Ihre Songs sollen klingen wie „freigelegte Nerven“. Doch wenn Tim Middler aka Ache Middle aka Ache Middler („der letzte Buchstabe kehrte zurück um Selbständigkeit zu markieren“) singt, klingt es eher so „als würde mich jemand würgen“. Ache und seine Mitstreiter fühlen sich als „Rimbauds Erben“. Ihre Performance erinnert an „bösartige Chorknaben“. Doch schon die erste Besprechung des Debütkonzerts ist eine „lodernde Huldigung“. Die Rezensentin kennt die Innen- und Kehrseiten der Newcomer-Band. Trish Kelly liebt Ache. Vielleicht verleiht ihr die Liebe prophetische Gaben.
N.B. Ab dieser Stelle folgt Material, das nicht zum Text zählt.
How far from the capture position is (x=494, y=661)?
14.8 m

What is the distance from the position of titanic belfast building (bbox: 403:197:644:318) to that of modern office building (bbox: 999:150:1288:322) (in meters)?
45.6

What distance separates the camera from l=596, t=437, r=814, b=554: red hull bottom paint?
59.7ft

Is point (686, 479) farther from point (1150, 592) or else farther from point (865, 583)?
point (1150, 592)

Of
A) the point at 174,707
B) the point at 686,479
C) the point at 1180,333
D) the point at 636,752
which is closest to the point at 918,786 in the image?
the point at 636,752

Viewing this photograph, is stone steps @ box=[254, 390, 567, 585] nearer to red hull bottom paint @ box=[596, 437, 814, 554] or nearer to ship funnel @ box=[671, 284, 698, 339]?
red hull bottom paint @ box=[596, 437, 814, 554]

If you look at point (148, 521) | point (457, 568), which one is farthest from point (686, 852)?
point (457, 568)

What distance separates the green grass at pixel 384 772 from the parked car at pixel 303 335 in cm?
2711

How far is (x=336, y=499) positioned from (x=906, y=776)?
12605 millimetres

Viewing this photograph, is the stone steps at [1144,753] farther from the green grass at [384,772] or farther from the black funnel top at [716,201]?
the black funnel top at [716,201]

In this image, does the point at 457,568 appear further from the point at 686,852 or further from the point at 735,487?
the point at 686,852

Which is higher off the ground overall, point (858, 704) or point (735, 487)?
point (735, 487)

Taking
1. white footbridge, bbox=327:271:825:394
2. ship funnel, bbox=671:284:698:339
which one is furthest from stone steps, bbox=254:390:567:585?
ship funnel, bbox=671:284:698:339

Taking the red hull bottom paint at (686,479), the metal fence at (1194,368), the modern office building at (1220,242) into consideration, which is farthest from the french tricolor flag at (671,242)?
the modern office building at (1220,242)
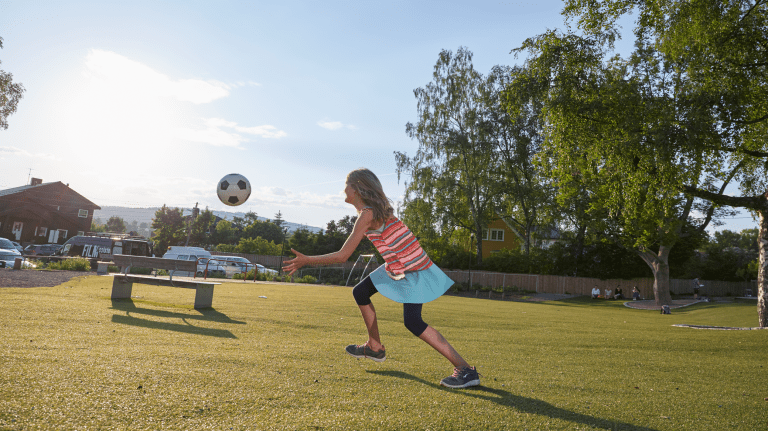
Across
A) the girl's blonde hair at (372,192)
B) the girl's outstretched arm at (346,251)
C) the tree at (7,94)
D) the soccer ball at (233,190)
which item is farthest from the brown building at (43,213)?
the girl's blonde hair at (372,192)

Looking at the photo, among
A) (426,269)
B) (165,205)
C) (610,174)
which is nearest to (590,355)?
(426,269)

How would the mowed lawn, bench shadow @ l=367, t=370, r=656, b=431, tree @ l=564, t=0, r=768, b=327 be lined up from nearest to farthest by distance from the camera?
the mowed lawn, bench shadow @ l=367, t=370, r=656, b=431, tree @ l=564, t=0, r=768, b=327

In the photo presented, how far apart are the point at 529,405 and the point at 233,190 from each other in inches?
450

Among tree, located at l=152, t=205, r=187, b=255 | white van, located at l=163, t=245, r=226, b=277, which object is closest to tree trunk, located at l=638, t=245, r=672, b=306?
white van, located at l=163, t=245, r=226, b=277

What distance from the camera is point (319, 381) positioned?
142 inches

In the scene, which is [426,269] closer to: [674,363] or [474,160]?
[674,363]

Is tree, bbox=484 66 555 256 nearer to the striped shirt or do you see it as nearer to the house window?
the house window

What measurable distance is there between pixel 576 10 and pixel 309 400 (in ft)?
48.7

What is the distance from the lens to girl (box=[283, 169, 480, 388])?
377 cm

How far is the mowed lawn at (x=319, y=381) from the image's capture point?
270 centimetres

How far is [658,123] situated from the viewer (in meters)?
12.0

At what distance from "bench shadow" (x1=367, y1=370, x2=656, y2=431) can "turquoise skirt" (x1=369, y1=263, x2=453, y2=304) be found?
687mm

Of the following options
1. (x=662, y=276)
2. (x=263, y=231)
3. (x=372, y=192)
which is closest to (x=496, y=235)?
(x=662, y=276)

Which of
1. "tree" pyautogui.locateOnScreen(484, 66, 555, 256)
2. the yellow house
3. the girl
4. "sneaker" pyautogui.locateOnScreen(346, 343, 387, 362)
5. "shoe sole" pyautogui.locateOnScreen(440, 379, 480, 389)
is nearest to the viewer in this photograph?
"shoe sole" pyautogui.locateOnScreen(440, 379, 480, 389)
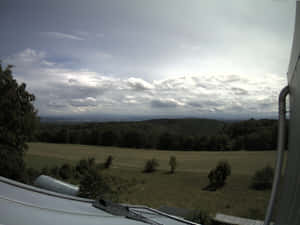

Jedenfalls weissagt sie ihrem Geliebten einen Aufstieg in den Rockolymp. Trish erzählt von „dünnen Götter“, die „himmlische Töne direkt aus den Knochen“ ziehen. Im Weiteren schreibt sie ekstatische Gedichte und trägt sie orgiastisch vor. 

Aris Fioretos, „Die dünnen Götter“, Roman, aus dem Schwedischen von Paul Berf, Hanser, 525 Seiten, 34,-

Apokalyptische Zuspitzungen - Zurück auf Los

Das Doppel-Menetekel von Hiroshima und Nagasaki verschmilzt im kollektiven Gedächtnis mit dem Welterklärungsernst der Schwarzweiß-TV-Ära. Im Land der Sieger:innen gibt es keine Atombomben-Depression, keinen kollektiven Kater, keine, sämtliche Glieder des Gesellschaftskörpers ergreifende Scham. Stattdessen beobachtet man in den Vereinigten Staaten eine out-of-the-bottle-Euphorie. Frauen lassen sich Atompilze toupieren. Konditor:innen kreieren Atompilztorten. Nuklearwaffentests in der Wüste von Nevada sind touristische Attraktionen. Tausende setzen sich freiwillig dem Fallout aus. In der Hochzeit von John Wayne und John Ford liefert das 1951 eingerichtete - am 27. Januar mit einer Parade vor dem ersten Abwurf eingeweihte - Testgelände circa hundert Kilometer nordwestlich von Las Vegas idealtypische Hollywood-Westernkulissen. Auch als Science-Fiction-Mars funktioniert die Desert Depression.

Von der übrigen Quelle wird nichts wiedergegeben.